Consigne A: Dites si chacune des affirmations suivantes concorde avec le texte sur la semaine de 35 heures, en répondant par oui ou par non et en citant mot pour mot le passage qui tranche : (i) les entreprises de moins de vingt salariés ont deux ans de plus pour appliquer la mesure ; (ii) depuis 1982, la durée de travail hebdomadaire officielle est de 40 heures ; (iii) selon l'Insee, la durée de travail réelle est inférieure à la durée officielle.

Document source:
================================
La semaine de 35 heures
en France - une tromperie
Marianne Arens et Françoise Thull Traduit de l'allemand
Le vote de la loi sur l'introduction en France de la semaine de 35 heures
tient lieu d'exemple de la politique de réforme du gouvernement de
la «gauche plurielle.» Les partisans de Lionel Jospin en France
comme à l'étranger en font l'éloge en l'assimilant
à une solution pour le plein emploi et une «société
plus humaine». Un examen plus rigoureux en révèle néanmoins
son caractère frauduleux.
Le projet de la ministre de l'emploi, Martine Aubry, fille de Jacques
Delors, ancien politicien européen, prévoit la réduction
de la durée moyenne à 35 heures par semaine à compter
du ler janvier 2000 pour toutes les entreprises de plus de vingt salariés.
Les entreprises de moins de vingt salariés disposeront même
de deux ans de plus pour appliquer cette mesure.
Depuis 1982, la durée de travail hebdomadaire officielle est de
39 heures. Toutefois, selon une étude de l'Insee, elle se situe à
un niveau sensiblement supérieur, à savoir à 41 heures
et 48 minutes, les cadres y contribuant en grande partie.
A partir de l'an 2000, la durée de travail dans les grandes entreprises
ne devra officiellement plus excéder 1600 heures sur l'année.
Ce chiffre correspond à une moyenne de 35 heures hebdomadaires moins
les cinq semaines de congés payés et les onze jours fériés
légaux.
================================
(Données de questions de raisonnement spatial)
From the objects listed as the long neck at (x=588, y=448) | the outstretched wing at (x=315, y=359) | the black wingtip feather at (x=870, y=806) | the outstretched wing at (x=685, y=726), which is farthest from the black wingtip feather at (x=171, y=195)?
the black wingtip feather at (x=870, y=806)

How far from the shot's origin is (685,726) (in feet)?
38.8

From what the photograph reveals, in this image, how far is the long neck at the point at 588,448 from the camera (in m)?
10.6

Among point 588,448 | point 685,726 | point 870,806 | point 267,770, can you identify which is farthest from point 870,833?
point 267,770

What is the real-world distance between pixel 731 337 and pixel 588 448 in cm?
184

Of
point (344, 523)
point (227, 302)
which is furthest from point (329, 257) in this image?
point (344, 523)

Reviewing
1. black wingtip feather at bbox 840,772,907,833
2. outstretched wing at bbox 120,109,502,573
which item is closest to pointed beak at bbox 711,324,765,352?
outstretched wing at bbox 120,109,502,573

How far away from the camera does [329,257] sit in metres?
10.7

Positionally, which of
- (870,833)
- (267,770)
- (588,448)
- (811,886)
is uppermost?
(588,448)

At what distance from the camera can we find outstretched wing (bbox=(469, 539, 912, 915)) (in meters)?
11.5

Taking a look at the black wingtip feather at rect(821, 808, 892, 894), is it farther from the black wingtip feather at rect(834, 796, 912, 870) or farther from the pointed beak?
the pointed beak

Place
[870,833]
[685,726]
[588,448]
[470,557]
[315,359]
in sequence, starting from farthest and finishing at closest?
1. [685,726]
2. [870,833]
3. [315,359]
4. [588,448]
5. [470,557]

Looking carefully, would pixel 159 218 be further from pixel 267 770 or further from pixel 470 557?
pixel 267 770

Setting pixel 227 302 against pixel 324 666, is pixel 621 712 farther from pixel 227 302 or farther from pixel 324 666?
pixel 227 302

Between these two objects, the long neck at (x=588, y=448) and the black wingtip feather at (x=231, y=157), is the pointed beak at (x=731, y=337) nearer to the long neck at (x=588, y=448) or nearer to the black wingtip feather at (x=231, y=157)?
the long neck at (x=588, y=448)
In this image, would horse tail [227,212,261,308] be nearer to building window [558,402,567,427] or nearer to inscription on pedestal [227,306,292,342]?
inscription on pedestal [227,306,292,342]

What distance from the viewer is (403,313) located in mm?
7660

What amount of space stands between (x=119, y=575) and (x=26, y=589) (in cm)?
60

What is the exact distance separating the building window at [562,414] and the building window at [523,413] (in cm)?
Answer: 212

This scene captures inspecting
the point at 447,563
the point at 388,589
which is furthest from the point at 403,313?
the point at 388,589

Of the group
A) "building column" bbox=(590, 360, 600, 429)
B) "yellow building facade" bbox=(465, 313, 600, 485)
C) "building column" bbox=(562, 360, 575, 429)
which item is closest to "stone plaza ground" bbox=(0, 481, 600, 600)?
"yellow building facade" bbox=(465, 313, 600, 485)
================================
Consigne B: Dans les enregistrements, reprenez les lignes allant de celle qui contient "What amount of" jusqu'à la fin des enregistrements, en remplaçant "building column" par "stone column", sans rien modifier d'autre.

Résultat A:
(i) Oui : « Les entreprises de moins de vingt salariés disposeront même de deux ans de plus pour appliquer cette mesure. »
(ii) Non : « Depuis 1982, la durée de travail hebdomadaire officielle est de 39 heures. »
(iii) Non : « elle se situe à un niveau sensiblement supérieur »

Résultat B:
What amount of space stands between (x=119, y=575) and (x=26, y=589) (in cm)?
60

What is the exact distance separating the building window at [562,414] and the building window at [523,413] (in cm)?
Answer: 212

This scene captures inspecting
the point at 447,563
the point at 388,589
which is furthest from the point at 403,313?
the point at 388,589

Of the group
A) "stone column" bbox=(590, 360, 600, 429)
B) "yellow building facade" bbox=(465, 313, 600, 485)
C) "stone column" bbox=(562, 360, 575, 429)
which item is closest to "stone plaza ground" bbox=(0, 481, 600, 600)?
"yellow building facade" bbox=(465, 313, 600, 485)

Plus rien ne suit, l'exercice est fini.